## [TEXT SEGMENT]
— START —

- Emblem of the Chinese People's Political Consultative Conference

Type
- Type: United front organ Constitutional convention (Historical) Legislature (Historical) of Chinese People's Political Consultative Conference

History
- Founded: April 26, 1955; 71 years ago
- Preceded by: Beijing Municipal People's Congress Consultative Committee

Leadership
- Chairperson: Wei Xiaodong

Website
- www.bjzx.gov.cn

Chinese name
- Simplified Chinese: 中国人民政治协商会议北京市委员会
- Traditional Chinese: 中國人民政治協商會議北京市委員會

Standard Mandarin
- Hanyu Pinyin: Zhōngguó Rénmín Zhèngzhì Xiéshāng Huìyì Běijīngshì Wěiyuánhuì

Abbreviation
- Simplified Chinese: 北京市政协
- Traditional Chinese: 北京市政協
- Literal meaning: CPPCC Beijing Municipal Committee

Standard Mandarin
- Hanyu Pinyin: Beijingshì Zhèngxié

= Beijing Municipal Committee of the Chinese People's Political Consultative Conference =

Chinese municipal government advisory body

The Beijing Municipal Committee of the Chinese People's Political Consultative Conference (中国人民政治协商会议北京市委员会) is the advisory body and a local organization of the Chinese People's Political Consultative Conference in Beijing, China. it is supervised and directed by the Beijing Municipal Committee of the Chinese Communist Party.

— END —

Image entries for named regions:
— START —

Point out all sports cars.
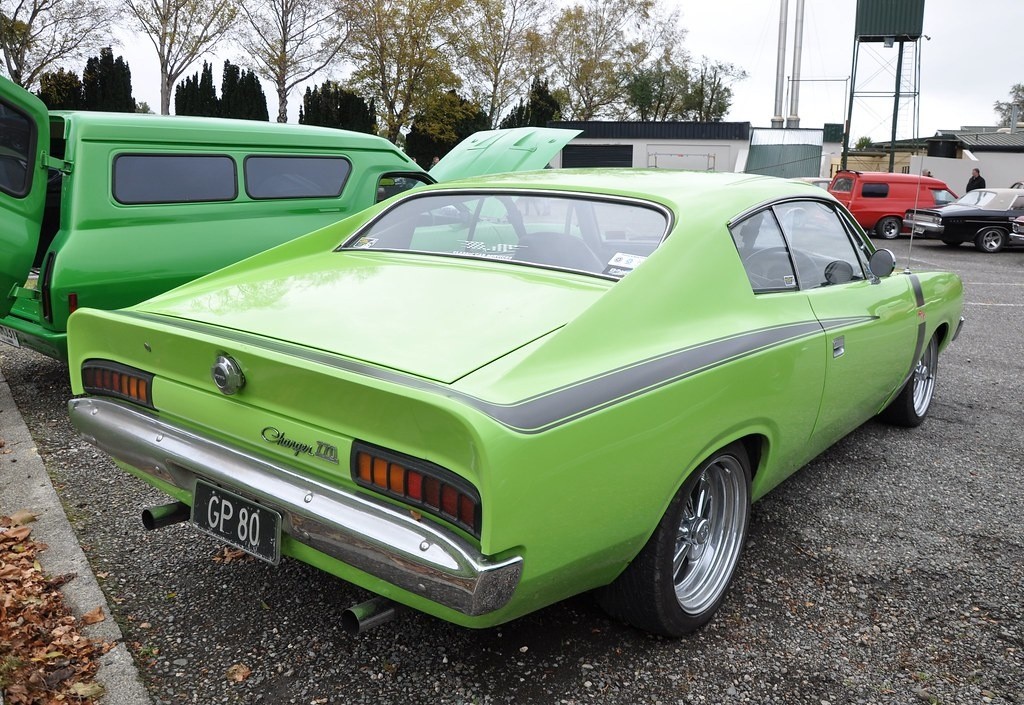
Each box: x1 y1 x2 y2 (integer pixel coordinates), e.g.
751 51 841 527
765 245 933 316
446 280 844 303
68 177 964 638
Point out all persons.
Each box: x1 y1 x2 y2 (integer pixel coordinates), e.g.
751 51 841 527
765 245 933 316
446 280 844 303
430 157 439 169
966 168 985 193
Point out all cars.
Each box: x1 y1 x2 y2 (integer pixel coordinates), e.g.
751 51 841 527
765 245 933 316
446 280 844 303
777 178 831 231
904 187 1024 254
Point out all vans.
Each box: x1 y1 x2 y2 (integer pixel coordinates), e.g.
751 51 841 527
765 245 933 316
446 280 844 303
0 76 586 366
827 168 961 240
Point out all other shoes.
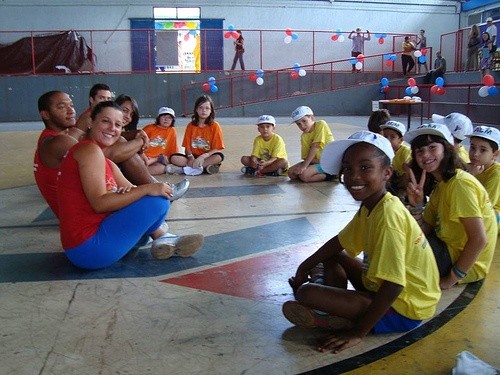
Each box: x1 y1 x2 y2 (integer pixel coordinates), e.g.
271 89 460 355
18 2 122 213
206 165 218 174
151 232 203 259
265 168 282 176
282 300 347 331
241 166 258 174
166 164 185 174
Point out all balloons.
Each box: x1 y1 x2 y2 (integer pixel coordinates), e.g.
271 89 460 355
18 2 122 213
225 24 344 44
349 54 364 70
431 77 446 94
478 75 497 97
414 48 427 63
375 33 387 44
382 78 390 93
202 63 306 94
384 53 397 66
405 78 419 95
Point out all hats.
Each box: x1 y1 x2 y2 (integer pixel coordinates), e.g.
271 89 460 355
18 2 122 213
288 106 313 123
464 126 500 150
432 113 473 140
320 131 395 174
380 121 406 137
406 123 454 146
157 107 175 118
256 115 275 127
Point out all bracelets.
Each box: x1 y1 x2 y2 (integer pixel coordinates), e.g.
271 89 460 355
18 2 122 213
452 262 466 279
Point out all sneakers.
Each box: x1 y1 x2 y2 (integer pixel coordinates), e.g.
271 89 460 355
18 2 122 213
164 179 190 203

— END —

## [GIVEN REQUEST]
In the Beijing committee article above, extract the passage that begins at the words "Chinese municipal government" and stops after the words "Chinese Communist Party.", keeping it verbatim.

## [COMPLETED EXERCISE]
Chinese municipal government advisory body

The Beijing Municipal Committee of the Chinese People's Political Consultative Conference (中国人民政治协商会议北京市委员会) is the advisory body and a local organization of the Chinese People's Political Consultative Conference in Beijing, China. it is supervised and directed by the Beijing Municipal Committee of the Chinese Communist Party.